While Miami Art Week was well underway, Art Basel Miami Beach 2023 opened to VIP collectors like Leonardo DiCaprio, Serena Williams, and Barry Manilow. Art Basel is the last big buying event this year for collectors around the world, who are turning out in glamorous droves despite the infamous art market slowdown. We checked out exhibits from a gaggle of galleries at Art Basel to spotlight these emerging artists who are worth watching in 2024 and beyond.

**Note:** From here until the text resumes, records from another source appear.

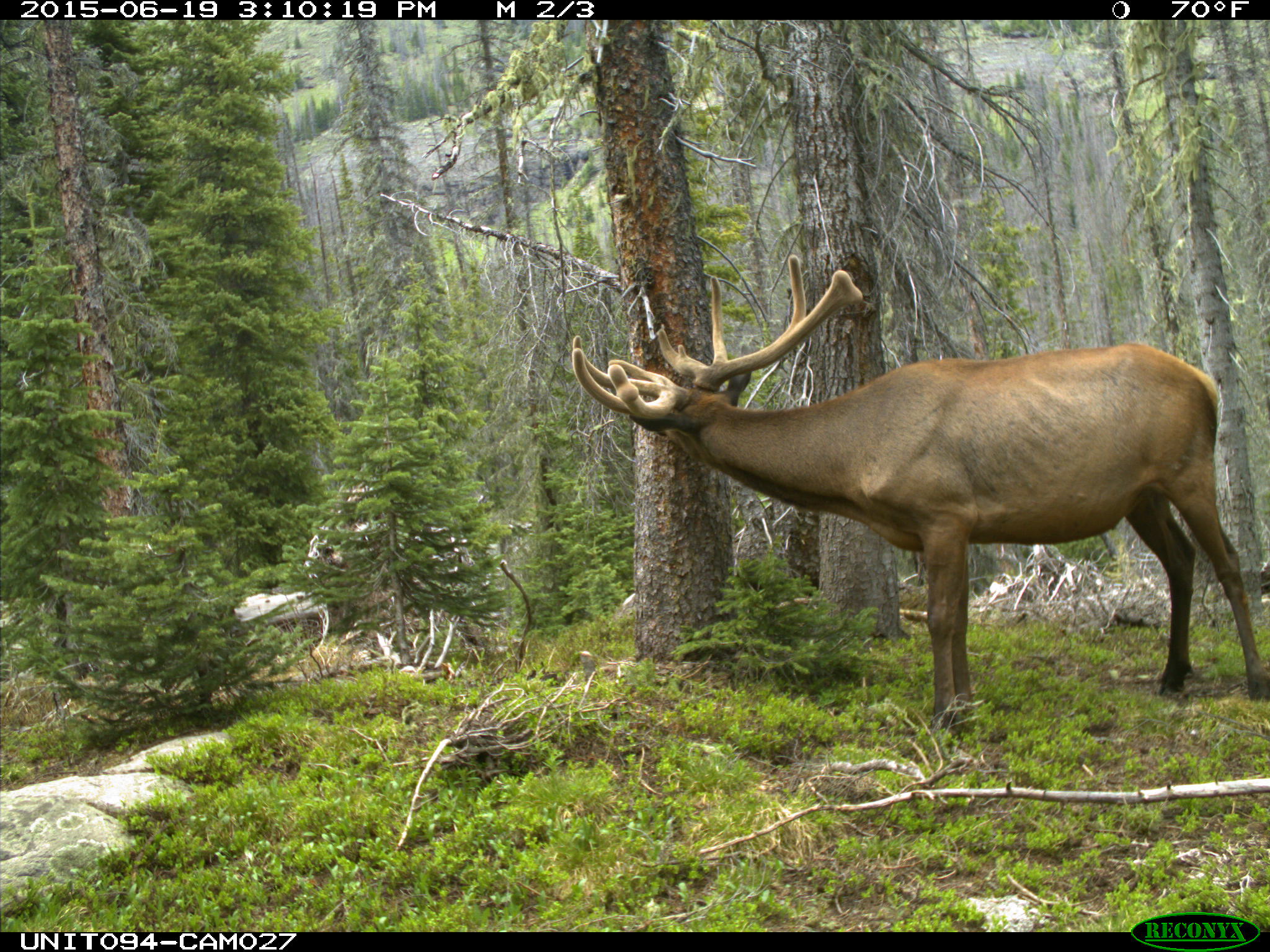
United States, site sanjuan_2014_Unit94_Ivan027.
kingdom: Animalia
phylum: Chordata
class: Mammalia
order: Artiodactyla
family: Cervidae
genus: Cervus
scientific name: Cervus elaphus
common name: red deer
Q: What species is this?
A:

Lloyd Foster at Anton Kern
Art Basel Miami Beach consists of seven focused sectors. “Kabinett,” for instance, highlights works from individual artists. Here, New York-based gallery Anton Kern shares the standalone style of D.C.-born Ghanaian artist Lloyd Foster, who visited his family’s homeland for the first time at 24. He’s since started taking staged and candid photos on return trips across Africa and transforming those photos into these sculptural, suspended artworks with painterly accents. Arranged in clusters of a dozen or more, they sway and show their stories and differing sides.
Casja von Zeipel at COMPANY
The fair’s “Galleries” section was its true centerpiece, where world-class art dealers mostly presented booths of their roster artists. True to form, this work by Casja von Zeipel stole the show amongst COMPANY gallery’s booth. The same thing happened when von Zeipel anchored their presentation at The Armory Show in New York this fall, and at The Hole in TriBeCa, where the Swedish sculpture also featured in a group exhibition during 2020. Built one and a third times larger than your average human goddess, von Zeipel’s sirens have crazy curves and grotesque yet witty details that comment on beauty standards, sex appeal, and body modification.
Emma Webster at Perrotin
Perrotin is an art world machine, with galleries from Paris to Seoul. At Art Basel Miami Beach, Perrotin’s booth was big enough to accommodate two exhibitions. Even so, the whole booth sold out within hours of a VIP first-look sale, including Perrotin’s solo show of looming abstract landscapes by Los Angeles-based Emma Webster. Palpable tensions in the rapidly rising painter’s rich scenes arise from dramatic lighting, the influence of climate change, and Webster’s fascinating process using virtual reality renderings as sketches.
Andrew Roberts at Pequod Co.
The fair’s “Positions” sector spotlit emerging galleries and artists. There, Mexico City-based gallery Pequod Co. presented a solo booth by Andrew Roberts, a Tijuana-born conceptual artist who uses aluminum, film, and more to build worlds based on video games, science fiction, and Roberts’ own story. He contributed digital animations and a lifelike severed arm emblazoned with the Amazon smile to last year’s Whitney Biennale. Futuristic embryos in varied hues frame his booth at Art Basel, all made from medical-grade silicone, automotive paint, wood, and more. A three-channel film offers the soundtrack, narrating the otherworldly story behind this series.
Marcela Cantuária at A Gentil Carioca
Back amongst Galleries, Rio de Janeiro-based gallery A Gentil Carioca shared an incredible lineup. Highlights included a sculptural hanging artwork of ceramics and beads by Maria Neupmeceo that evokes mitochondria, as well as an elegant kitchen knife folded into a corner by Renata Lucas. This theatrical painting by Brazilian painter Marcela Cantuária stole the show from their booth’s exterior wall, though, with its delicious, saturated colors. Perfect timing, too—Cantuária just opened her first stateside museum show at the Perez Art Museum Miami.
Jompet Kuswidananto at Nanzuka
Tokyo-based Nanzuka Gallery curated their expansive booth around the notion of a societal bipolar disorder. They had 25 artists in total on view, with a focus on Japanese hallmarks like Hiroshi’s skateboard sculptures and a sexy robot from Hajime Sorayama. Indonesian musician, filmmaker, and installation artist Jompet Kuswidananto stood out with a scintillating, mesmerizing wall-mounted sculpture in the circular shape of a tondo. Certain glass elements of this mixed material collage evoke chandeliers, but sharp bits like shards of glass and knives remind viewers it wouldn’t be safe to hang overhead.